Buggy Crenshaw and the Bungler's Paradox
Buggy Crenshaw and the Deadwood Principle: Evolution
by R.M. Wilburn
Ages 9-12 332 pages Gabby Cat Publishing May 2008 Paperback    

Buggy Crenshaw is back and ready to save the world – again. We were first introduced to the magical world of Lloyd’s Hollow in Buggy Crenshaw and The Bungler’s Paradox, where Buggy and her friends Sid and Veronica were thrust into a battle against the Darkest Evil. Their powers may not be fully developed or understood, but these three young heroes have courage, heart and cunning to spare.

Exhausted from their first grand adventure, the three barely get a night’s sleep before they are called into action again. Brothers and scientists Cedar and Cypress Deadwood, whom we met briefly in The Bungler’s Paradox, are the creators of a theory that townsfolk prefer to ignore: if one of the five Gateways to the point where Good and Evil meet should be destroyed or set off limits (which is just what happened in The Bungler’s Paradox), the universe will lose its balance and the world we know will disappear. Unfortunately, it seems the theory is about to be validated when Lloyd’s Hollow suddenly hurtles toward destruction, threatening to take everything with it.

Buggy, along with Sid, Veronica, and a host of new and colorful allies, must first figure out what’s going on (no easy task!), then they have to find a way to defeat the far more powerful minions of the Darkest Evil. To make matters worse, it appears that Buggy’s suspicion about time unwinding is correct – the three friends have been here and done this before, but obviously they got it wrong the first time. How can they save the world from their own mistake?

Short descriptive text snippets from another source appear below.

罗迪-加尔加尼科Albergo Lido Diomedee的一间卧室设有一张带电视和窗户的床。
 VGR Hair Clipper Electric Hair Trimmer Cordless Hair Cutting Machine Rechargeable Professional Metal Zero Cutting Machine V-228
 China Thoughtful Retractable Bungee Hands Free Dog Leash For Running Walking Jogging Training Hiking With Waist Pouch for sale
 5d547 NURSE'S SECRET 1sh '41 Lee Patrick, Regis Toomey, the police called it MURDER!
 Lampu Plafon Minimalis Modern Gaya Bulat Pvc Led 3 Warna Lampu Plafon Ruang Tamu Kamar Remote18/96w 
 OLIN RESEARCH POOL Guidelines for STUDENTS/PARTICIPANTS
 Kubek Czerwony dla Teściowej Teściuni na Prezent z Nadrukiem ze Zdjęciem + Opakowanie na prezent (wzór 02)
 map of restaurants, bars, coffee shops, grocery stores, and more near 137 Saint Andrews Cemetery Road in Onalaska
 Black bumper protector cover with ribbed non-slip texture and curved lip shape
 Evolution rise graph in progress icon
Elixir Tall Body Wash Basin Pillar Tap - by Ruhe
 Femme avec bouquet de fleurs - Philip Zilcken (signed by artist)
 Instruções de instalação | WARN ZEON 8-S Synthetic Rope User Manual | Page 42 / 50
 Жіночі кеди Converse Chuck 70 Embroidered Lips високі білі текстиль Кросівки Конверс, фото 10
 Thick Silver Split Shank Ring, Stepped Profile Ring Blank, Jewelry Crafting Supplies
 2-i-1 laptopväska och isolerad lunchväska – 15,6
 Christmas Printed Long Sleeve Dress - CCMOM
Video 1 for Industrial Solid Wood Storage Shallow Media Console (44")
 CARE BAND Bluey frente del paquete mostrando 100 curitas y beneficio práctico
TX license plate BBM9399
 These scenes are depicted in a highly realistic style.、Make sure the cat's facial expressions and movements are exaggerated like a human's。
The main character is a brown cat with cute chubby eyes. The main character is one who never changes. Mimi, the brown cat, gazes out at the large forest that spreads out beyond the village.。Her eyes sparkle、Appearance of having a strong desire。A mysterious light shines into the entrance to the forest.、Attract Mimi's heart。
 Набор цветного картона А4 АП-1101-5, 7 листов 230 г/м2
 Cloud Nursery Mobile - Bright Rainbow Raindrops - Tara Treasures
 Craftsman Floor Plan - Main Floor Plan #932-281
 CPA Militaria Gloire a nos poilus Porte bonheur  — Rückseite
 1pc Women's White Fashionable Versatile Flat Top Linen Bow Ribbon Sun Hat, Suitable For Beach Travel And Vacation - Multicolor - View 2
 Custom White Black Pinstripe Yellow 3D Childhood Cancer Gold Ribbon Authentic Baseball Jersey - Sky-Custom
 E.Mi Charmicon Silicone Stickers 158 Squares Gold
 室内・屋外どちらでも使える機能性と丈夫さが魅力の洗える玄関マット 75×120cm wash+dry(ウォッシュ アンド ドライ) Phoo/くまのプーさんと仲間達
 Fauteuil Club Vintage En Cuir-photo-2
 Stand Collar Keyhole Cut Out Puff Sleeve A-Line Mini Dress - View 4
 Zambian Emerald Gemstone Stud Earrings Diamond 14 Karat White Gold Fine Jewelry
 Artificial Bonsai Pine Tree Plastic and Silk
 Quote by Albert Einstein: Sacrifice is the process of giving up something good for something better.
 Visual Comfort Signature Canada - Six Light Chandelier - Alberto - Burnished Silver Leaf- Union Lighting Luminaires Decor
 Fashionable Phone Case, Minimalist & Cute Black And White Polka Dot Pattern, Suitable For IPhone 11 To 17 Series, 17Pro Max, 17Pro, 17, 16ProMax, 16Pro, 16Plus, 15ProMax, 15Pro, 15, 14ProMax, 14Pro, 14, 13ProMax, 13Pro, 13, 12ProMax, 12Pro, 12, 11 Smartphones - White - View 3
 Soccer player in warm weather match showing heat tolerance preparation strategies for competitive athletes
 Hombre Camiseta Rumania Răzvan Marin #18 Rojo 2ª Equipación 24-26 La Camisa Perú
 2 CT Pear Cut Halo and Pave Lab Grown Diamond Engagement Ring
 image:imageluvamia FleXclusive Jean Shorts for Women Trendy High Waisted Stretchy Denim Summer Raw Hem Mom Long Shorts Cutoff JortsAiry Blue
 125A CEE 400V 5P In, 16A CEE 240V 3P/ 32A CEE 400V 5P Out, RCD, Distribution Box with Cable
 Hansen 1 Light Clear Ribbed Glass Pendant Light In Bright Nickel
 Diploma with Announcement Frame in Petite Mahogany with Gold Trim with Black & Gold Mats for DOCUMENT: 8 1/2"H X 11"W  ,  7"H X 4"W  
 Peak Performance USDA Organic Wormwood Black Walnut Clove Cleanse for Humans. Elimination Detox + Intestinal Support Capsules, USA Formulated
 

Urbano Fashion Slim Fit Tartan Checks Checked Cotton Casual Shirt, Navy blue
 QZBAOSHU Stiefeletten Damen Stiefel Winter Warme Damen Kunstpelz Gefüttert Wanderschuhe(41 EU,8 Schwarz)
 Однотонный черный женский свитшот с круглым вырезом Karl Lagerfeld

Just as in The Bungler’s Paradox, author R. M. Wilburn has created a fictional world that explodes with clever scenarios, a rich backstory, and characters as complex as the real people around us. Sometimes these same things actually work against the book, requiring a good bit of explanation and making for a plot that threatens to tie itself in knots. Readers should be aware that this is Volume One of Book Two, which means that it ends in a delicious cliffhanger! The Deadwood Principle is not a light read, but anyone young or old who enjoys being immersed in a rollicking tale will cherish the Buggy Crenshaw series.